The stunning flight of Andean condors are inspiring new designs for wind turbine blade that researchers believe can boost the output of the turbines by up to 10 per cent.
Retrofitting turbines with winglets, or small curves at the tip of a blade, could deliver aerodynamic changes that reduce the overall drag and allows the turbine to produce more power, according to researchers at the Department of Mechanical Engineering at the University of Alberta.
“The boost in the power production is attributed to the aerodynamic changes introduced by the winglets, not just an increase in the rotor’s swept area,” the researchers wrote in their paper in the journal Energy.
Modern day aeroplanes already use winglets to minimise the effects of tip vortices, but the concept is yet to transfer to the wind energy industry.
Tip vortices are eddies of air that spiral off the blade tips, caused by changes in pressure below and above the blade as it moves.
Lift is generated by lower pressure on top of the blade creating a suction effect upwards and higher pressure below the blade, but as the higher pressure latter tries to create an equilibrium it creates those eddies of air, which in turn create drag and reduce efficiency.
The condor-style winglet, designed by Canadian company Biome, increased the pressure along the blade as well as changed the tip vortices at the end.
“The results of the steady-state [computer] simulations showed that the winglets improve wake recovery, and the inclusion of winglets has a positive effect on the velocity deficit recovery,” the researchers wrote.
“The results of the wake study and the power production suggest that this bio-inspired design can increase the power output of the wind turbines while also facilitating the recovery of velocity lost due to the power extraction in the wake.”
The condor was specifically chosen as the bird to mimic because of the unique traits of a wing that keeps a very heavy bird – the Andean condor is the largest flying bird in the world today – in the air for hours at a time.
The condor’s wings are designed to glide, allowing it to cover distances of 170km in just five hours.
The Biome winglet is added to the blade after production.
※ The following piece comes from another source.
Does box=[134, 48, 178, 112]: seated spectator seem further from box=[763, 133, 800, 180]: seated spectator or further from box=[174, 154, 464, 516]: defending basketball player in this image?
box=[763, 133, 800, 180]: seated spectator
The study tested two designs within a computer simulation: one version that added less than a metre to the blade length and one that didn’t alter the blade length at all.
The latter provided an average 4 per cent increase in power when the turbine ran at speeds of 8,9,10 and 11 metres per second (m/s). The slightly longer blade gave an average 10 per cent extra power.
The winglet increased torque, the rotational force around the turbine, due to changes in the way air moves around the blade tip.
The researchers are now taking the next steps towards adding bio-mimicry to wind turbines, with further study that will capture “the unsteady nature of the wind turbine’s rotational motion using more advanced turbulence models”.